MG132 (HY-13259), Cycloheximide (CHX) (HY-12320) and Cell Counting Kit-8 (CCK-8, HY-K0301) were purchased from MedChemExpress (Shanghai, NJ, USA).
Plasmids, lentivirus production and generation of stable cell lines
The pLVX-IRES-G418 vector and pSIH-H1-puro vector were generously provided by Prof. Zhihua Liu from the National Cancer Center/Cancer Hospital, Beijing, China. Lentivirus was produced by simultaneously introducing the indicated lentiviral vectors, psPAX2 (Plasmid #12260) and pMD2.G (Plasmid #12259) into HEK293T cells. Short hairpin RNA (shRNA) for stable transfection was designed and synthesised to downregulate ACAT2 and SETD7. Empty pLVX-IRES-neo vector and pSIH1-H1-puro vector were used as negative controls (shNC and vector). The shRNA sequences were as follows: 5′- CCAGCCAATGCTTCAGGAATA-3′ (shACAT2#1), 5′- CCAAGCTAAAGCCTTACTTTC-3′ (shACAT2#2), 5′- TAAGTGTAAACTCCCTGGC-3′ (shSETD7#1) and 5′-AGGAAGGCTCTTCTAGCAATA -3′(shSETD7#2). The full-length cDNA samples of human ACAT2-Flag (NM_005891.3), SETD7-Myc (SETD7WT-Myc) and YAP1-Flag (NM_006106.5) were subcloned and inserted into a PLVX-IRES-G418 vector. To abrogate the enzymatic activity of SETD7, we replaced the histidine with alanine at SETD7 (SETD7H297A). Cells were incubated with the indicated lentivirus and polybrene (1 μl/ml) for 24 h. G418 (400 μg/ml) or puromycin (2 μg/ml) was used to establish stable cell populations. The transfection experiment was carried out using Lipofectamine TM 2000 (Thermo Fisher, CN2514240).

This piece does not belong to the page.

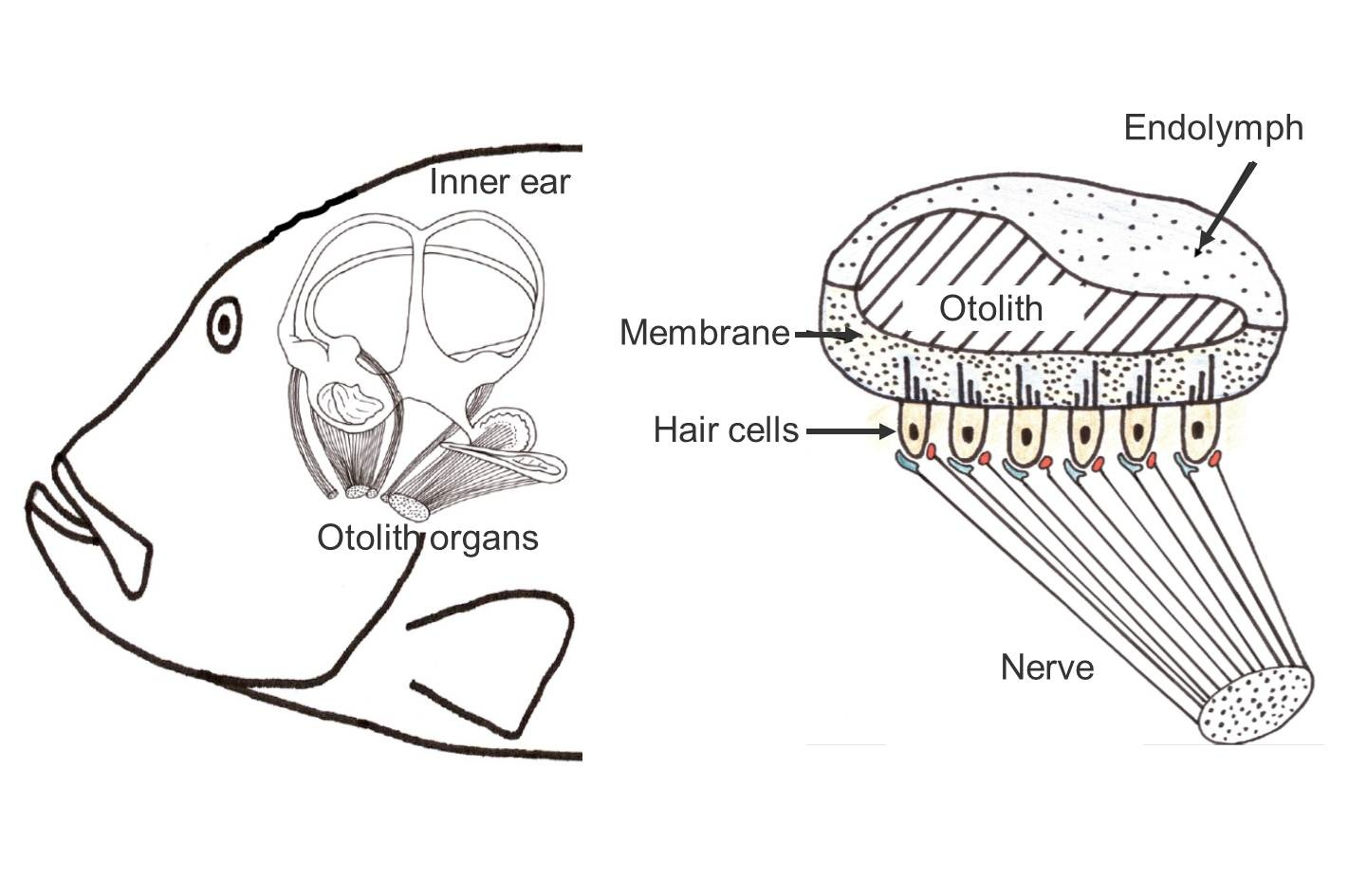 hight resolution of left the inner ear with three semicircular canals and three otolith organs right schematic cut through an otolith organ source lasse amundsen fish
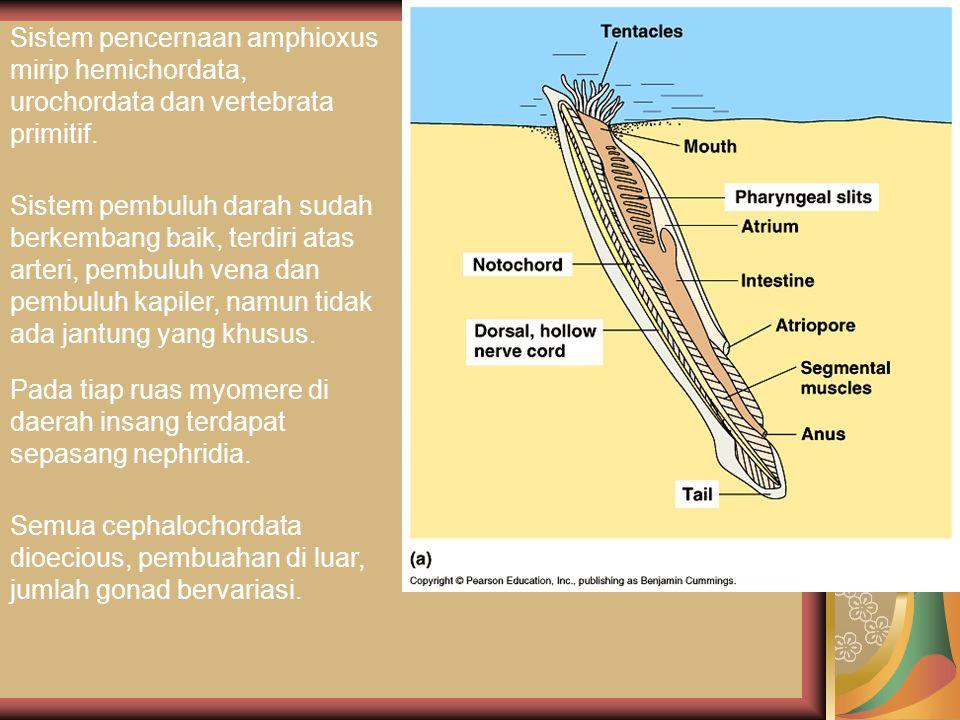 Sistem pencernaan amphioxus mirip hemichordata, urochordata dan vertebrata primitif. Sistem pembuluh darah sudah berkembang baik, terdiri atas arteri,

Gastric cancer dataset analysis
The analysis of ACAT2 and SETD7 mRNA expression in TCGA GC cohort was performed using online integrated tools (https://www.xiantao.love/).
RNA extraction and RT-qPCR
Total RNA was extracted from cultured cells or GC/normal tissue samples using RNAiso plus (Takara Bio, Shiga, Japan). The cDNAs were generated using GoScript™ Reverse Transcription Kit (Promega, Madison, WI, USA). all genes were determined on the QuantStudio 5 real-time PCR system (Applied Biosystems, Foster City, CA, USA) using TB Green Premix Ex TaqTM II (TaKaRa). β-actin was used for data normalisation. The −ΔCt method was used to determine ACAT2 expression in tissues, and the 2−ΔΔCt method was used to evaluate the expression of the indicated genes in GC cell lines. The qPCR primer sequences in this study were listed in Supplementary Table 1.
RNA-sequencing and analysis
Total RNA was extracted from ACAT2-knockdown and control GC cells. The sequence and the data analysis were conducted by LC-Bio (Hangzhou, Zhejiang, China). Differentially expressed genes (DEGs) were defined as fold change >1 and p < 0.05, and then Gene ontology (GO) enrichment and KEGG pathway enrichment analyses were done. All services were provided by LC Biotech Corporation (Hangzhou, China). The data are deposited under GSE246567 in GEO database.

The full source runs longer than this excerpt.